EXCERPTED PASSAGE:
* START *
Why does Windows Media Player show better blacks in my footage than Premiere Pro?

  • August 9, 2017
  • 3 replies
  • 1459 views

This is a complex question to pose so it is possible my title is not detailed enough to convey my specific concern.

I have 2 Canon XF 305's connected over SDI to my PC via a Matrox card.

I changed the Camera Picture profile to set my black pedestal and black gamma to -10 as lumetri has been showing me that my black backgrounds have been sitting between 0 and 10 IRE or between 0 and 26 in the RGB 0-255 when viewed through the Waveform (RGB) monitor. It is crucial that I have a pure black background, and crushing the blacks in Premiere introduces grain and colour blocking - hence attempting this solution.
* END *
COLLECTED MATERIAL:
* START *
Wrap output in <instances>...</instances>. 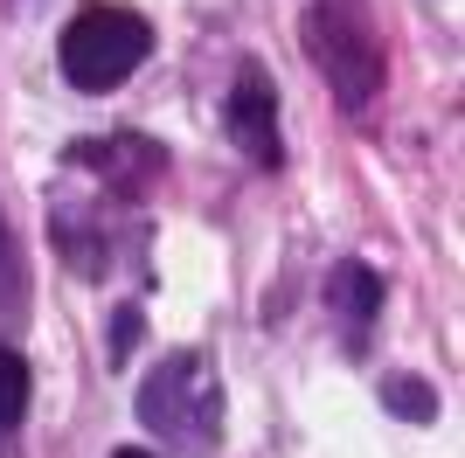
* END *
GIVEN INSTRUCTION: Repeat, word for word, the portion of the post on black levels in video footage that opens with the words containing "Why does Windows" and closes with "attempting this solution.". The data were taken from a separate, unrelated source.

THE ANSWER:
Why does Windows Media Player show better blacks in my footage than Premiere Pro?

  • August 9, 2017
  • 3 replies
  • 1459 views

This is a complex question to pose so it is possible my title is not detailed enough to convey my specific concern.

I have 2 Canon XF 305's connected over SDI to my PC via a Matrox card.

I changed the Camera Picture profile to set my black pedestal and black gamma to -10 as lumetri has been showing me that my black backgrounds have been sitting between 0 and 10 IRE or between 0 and 26 in the RGB 0-255 when viewed through the Waveform (RGB) monitor. It is crucial that I have a pure black background, and crushing the blacks in Premiere introduces grain and colour blocking - hence attempting this solution.